## AIM OF THE EXERCISE
Below are some entries; can you quote all of them exactly?

***** DATA LISTING

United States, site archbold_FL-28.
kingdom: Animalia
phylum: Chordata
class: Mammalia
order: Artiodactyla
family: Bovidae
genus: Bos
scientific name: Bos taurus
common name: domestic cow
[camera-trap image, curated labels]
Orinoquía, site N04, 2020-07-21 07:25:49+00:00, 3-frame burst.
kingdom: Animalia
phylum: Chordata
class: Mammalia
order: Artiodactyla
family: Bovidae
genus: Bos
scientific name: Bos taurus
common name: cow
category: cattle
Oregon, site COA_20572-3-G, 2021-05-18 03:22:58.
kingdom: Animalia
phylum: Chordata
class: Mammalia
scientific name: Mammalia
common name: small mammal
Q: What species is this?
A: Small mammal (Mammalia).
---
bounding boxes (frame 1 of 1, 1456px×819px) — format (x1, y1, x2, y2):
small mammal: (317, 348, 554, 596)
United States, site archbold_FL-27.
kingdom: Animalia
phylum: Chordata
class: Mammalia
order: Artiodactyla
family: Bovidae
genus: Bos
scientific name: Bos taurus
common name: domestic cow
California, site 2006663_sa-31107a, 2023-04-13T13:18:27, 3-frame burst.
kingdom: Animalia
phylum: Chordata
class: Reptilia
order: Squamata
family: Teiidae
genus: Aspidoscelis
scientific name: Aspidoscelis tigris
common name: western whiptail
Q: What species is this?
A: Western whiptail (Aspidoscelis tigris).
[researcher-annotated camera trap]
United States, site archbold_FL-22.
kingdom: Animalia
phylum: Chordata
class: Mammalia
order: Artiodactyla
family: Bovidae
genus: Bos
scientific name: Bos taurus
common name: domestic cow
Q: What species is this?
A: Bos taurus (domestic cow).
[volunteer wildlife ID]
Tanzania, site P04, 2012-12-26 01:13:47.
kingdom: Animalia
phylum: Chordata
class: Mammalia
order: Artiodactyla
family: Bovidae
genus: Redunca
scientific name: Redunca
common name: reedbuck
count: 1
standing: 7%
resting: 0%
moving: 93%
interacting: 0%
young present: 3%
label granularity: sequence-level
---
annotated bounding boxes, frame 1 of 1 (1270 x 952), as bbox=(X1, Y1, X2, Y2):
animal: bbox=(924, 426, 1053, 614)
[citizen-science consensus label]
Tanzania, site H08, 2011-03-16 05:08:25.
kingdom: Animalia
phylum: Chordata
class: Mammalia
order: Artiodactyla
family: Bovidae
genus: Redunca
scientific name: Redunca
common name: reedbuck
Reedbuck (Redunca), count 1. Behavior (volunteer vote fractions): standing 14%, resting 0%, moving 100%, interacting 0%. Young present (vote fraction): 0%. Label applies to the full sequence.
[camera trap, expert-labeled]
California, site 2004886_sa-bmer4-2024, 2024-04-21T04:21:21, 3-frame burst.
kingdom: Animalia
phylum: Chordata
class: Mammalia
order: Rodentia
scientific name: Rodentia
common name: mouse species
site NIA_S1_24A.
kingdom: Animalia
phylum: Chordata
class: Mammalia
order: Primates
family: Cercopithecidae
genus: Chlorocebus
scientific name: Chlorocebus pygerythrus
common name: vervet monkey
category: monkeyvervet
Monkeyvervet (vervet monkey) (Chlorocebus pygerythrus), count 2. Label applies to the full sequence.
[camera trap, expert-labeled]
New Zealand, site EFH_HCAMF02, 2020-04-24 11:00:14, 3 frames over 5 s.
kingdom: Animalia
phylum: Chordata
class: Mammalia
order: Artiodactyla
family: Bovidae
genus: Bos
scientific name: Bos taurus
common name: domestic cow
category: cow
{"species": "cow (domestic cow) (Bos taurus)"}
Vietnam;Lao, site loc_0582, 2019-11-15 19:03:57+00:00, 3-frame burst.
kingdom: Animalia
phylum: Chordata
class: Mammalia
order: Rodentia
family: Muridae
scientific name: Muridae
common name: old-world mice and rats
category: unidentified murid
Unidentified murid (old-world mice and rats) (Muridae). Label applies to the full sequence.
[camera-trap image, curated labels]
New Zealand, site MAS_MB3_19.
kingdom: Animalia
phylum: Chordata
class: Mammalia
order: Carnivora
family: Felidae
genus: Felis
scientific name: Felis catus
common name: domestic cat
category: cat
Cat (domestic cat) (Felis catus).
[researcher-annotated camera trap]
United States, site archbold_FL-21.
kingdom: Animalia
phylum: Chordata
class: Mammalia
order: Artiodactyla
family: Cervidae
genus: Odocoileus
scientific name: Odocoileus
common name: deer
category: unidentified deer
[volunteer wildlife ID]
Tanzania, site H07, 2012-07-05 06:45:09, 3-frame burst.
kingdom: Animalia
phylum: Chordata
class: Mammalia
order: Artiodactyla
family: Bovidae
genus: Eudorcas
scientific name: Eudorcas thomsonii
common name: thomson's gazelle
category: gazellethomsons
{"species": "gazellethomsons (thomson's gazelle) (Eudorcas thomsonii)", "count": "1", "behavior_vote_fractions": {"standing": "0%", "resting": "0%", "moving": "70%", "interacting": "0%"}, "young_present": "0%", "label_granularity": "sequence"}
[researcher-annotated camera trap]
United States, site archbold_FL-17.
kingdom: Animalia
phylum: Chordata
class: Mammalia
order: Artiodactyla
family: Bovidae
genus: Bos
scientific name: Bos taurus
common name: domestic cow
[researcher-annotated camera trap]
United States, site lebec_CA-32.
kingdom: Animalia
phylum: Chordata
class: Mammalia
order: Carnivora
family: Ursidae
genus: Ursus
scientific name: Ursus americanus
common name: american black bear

**********

## WRITTEN ANSWER
United States, site archbold_FL-28.
kingdom: Animalia
phylum: Chordata
class: Mammalia
order: Artiodactyla
family: Bovidae
genus: Bos
scientific name: Bos taurus
common name: domestic cow
[camera-trap image, curated labels]
Orinoquía, site N04, 2020-07-21 07:25:49+00:00, 3-frame burst.
kingdom: Animalia
phylum: Chordata
class: Mammalia
order: Artiodactyla
family: Bovidae
genus: Bos
scientific name: Bos taurus
common name: cow
category: cattle
Oregon, site COA_20572-3-G, 2021-05-18 03:22:58.
kingdom: Animalia
phylum: Chordata
class: Mammalia
scientific name: Mammalia
common name: small mammal
Q: What species is this?
A: Small mammal (Mammalia).
---
bounding boxes (frame 1 of 1, 1456px×819px) — format (x1, y1, x2, y2):
small mammal: (317, 348, 554, 596)
United States, site archbold_FL-27.
kingdom: Animalia
phylum: Chordata
class: Mammalia
order: Artiodactyla
family: Bovidae
genus: Bos
scientific name: Bos taurus
common name: domestic cow
California, site 2006663_sa-31107a, 2023-04-13T13:18:27, 3-frame burst.
kingdom: Animalia
phylum: Chordata
class: Reptilia
order: Squamata
family: Teiidae
genus: Aspidoscelis
scientific name: Aspidoscelis tigris
common name: western whiptail
Q: What species is this?
A: Western whiptail (Aspidoscelis tigris).
[researcher-annotated camera trap]
United States, site archbold_FL-22.
kingdom: Animalia
phylum: Chordata
class: Mammalia
order: Artiodactyla
family: Bovidae
genus: Bos
scientific name: Bos taurus
common name: domestic cow
Q: What species is this?
A: Bos taurus (domestic cow).
[volunteer wildlife ID]
Tanzania, site P04, 2012-12-26 01:13:47.
kingdom: Animalia
phylum: Chordata
class: Mammalia
order: Artiodactyla
family: Bovidae
genus: Redunca
scientific name: Redunca
common name: reedbuck
count: 1
standing: 7%
resting: 0%
moving: 93%
interacting: 0%
young present: 3%
label granularity: sequence-level
---
annotated bounding boxes, frame 1 of 1 (1270 x 952), as bbox=(X1, Y1, X2, Y2):
animal: bbox=(924, 426, 1053, 614)
[citizen-science consensus label]
Tanzania, site H08, 2011-03-16 05:08:25.
kingdom: Animalia
phylum: Chordata
class: Mammalia
order: Artiodactyla
family: Bovidae
genus: Redunca
scientific name: Redunca
common name: reedbuck
Reedbuck (Redunca), count 1. Behavior (volunteer vote fractions): standing 14%, resting 0%, moving 100%, interacting 0%. Young present (vote fraction): 0%. Label applies to the full sequence.
[camera trap, expert-labeled]
California, site 2004886_sa-bmer4-2024, 2024-04-21T04:21:21, 3-frame burst.
kingdom: Animalia
phylum: Chordata
class: Mammalia
order: Rodentia
scientific name: Rodentia
common name: mouse species
site NIA_S1_24A.
kingdom: Animalia
phylum: Chordata
class: Mammalia
order: Primates
family: Cercopithecidae
genus: Chlorocebus
scientific name: Chlorocebus pygerythrus
common name: vervet monkey
category: monkeyvervet
Monkeyvervet (vervet monkey) (Chlorocebus pygerythrus), count 2. Label applies to the full sequence.
[camera trap, expert-labeled]
New Zealand, site EFH_HCAMF02, 2020-04-24 11:00:14, 3 frames over 5 s.
kingdom: Animalia
phylum: Chordata
class: Mammalia
order: Artiodactyla
family: Bovidae
genus: Bos
scientific name: Bos taurus
common name: domestic cow
category: cow
{"species": "cow (domestic cow) (Bos taurus)"}
Vietnam;Lao, site loc_0582, 2019-11-15 19:03:57+00:00, 3-frame burst.
kingdom: Animalia
phylum: Chordata
class: Mammalia
order: Rodentia
family: Muridae
scientific name: Muridae
common name: old-world mice and rats
category: unidentified murid
Unidentified murid (old-world mice and rats) (Muridae). Label applies to the full sequence.
[camera-trap image, curated labels]
New Zealand, site MAS_MB3_19.
kingdom: Animalia
phylum: Chordata
class: Mammalia
order: Carnivora
family: Felidae
genus: Felis
scientific name: Felis catus
common name: domestic cat
category: cat
Cat (domestic cat) (Felis catus).
[researcher-annotated camera trap]
United States, site archbold_FL-21.
kingdom: Animalia
phylum: Chordata
class: Mammalia
order: Artiodactyla
family: Cervidae
genus: Odocoileus
scientific name: Odocoileus
common name: deer
category: unidentified deer
[volunteer wildlife ID]
Tanzania, site H07, 2012-07-05 06:45:09, 3-frame burst.
kingdom: Animalia
phylum: Chordata
class: Mammalia
order: Artiodactyla
family: Bovidae
genus: Eudorcas
scientific name: Eudorcas thomsonii
common name: thomson's gazelle
category: gazellethomsons
{"species": "gazellethomsons (thomson's gazelle) (Eudorcas thomsonii)", "count": "1", "behavior_vote_fractions": {"standing": "0%", "resting": "0%", "moving": "70%", "interacting": "0%"}, "young_present": "0%", "label_granularity": "sequence"}
[researcher-annotated camera trap]
United States, site archbold_FL-17.
kingdom: Animalia
phylum: Chordata
class: Mammalia
order: Artiodactyla
family: Bovidae
genus: Bos
scientific name: Bos taurus
common name: domestic cow
[researcher-annotated camera trap]
United States, site lebec_CA-32.
kingdom: Animalia
phylum: Chordata
class: Mammalia
order: Carnivora
family: Ursidae
genus: Ursus
scientific name: Ursus americanus
common name: american black bear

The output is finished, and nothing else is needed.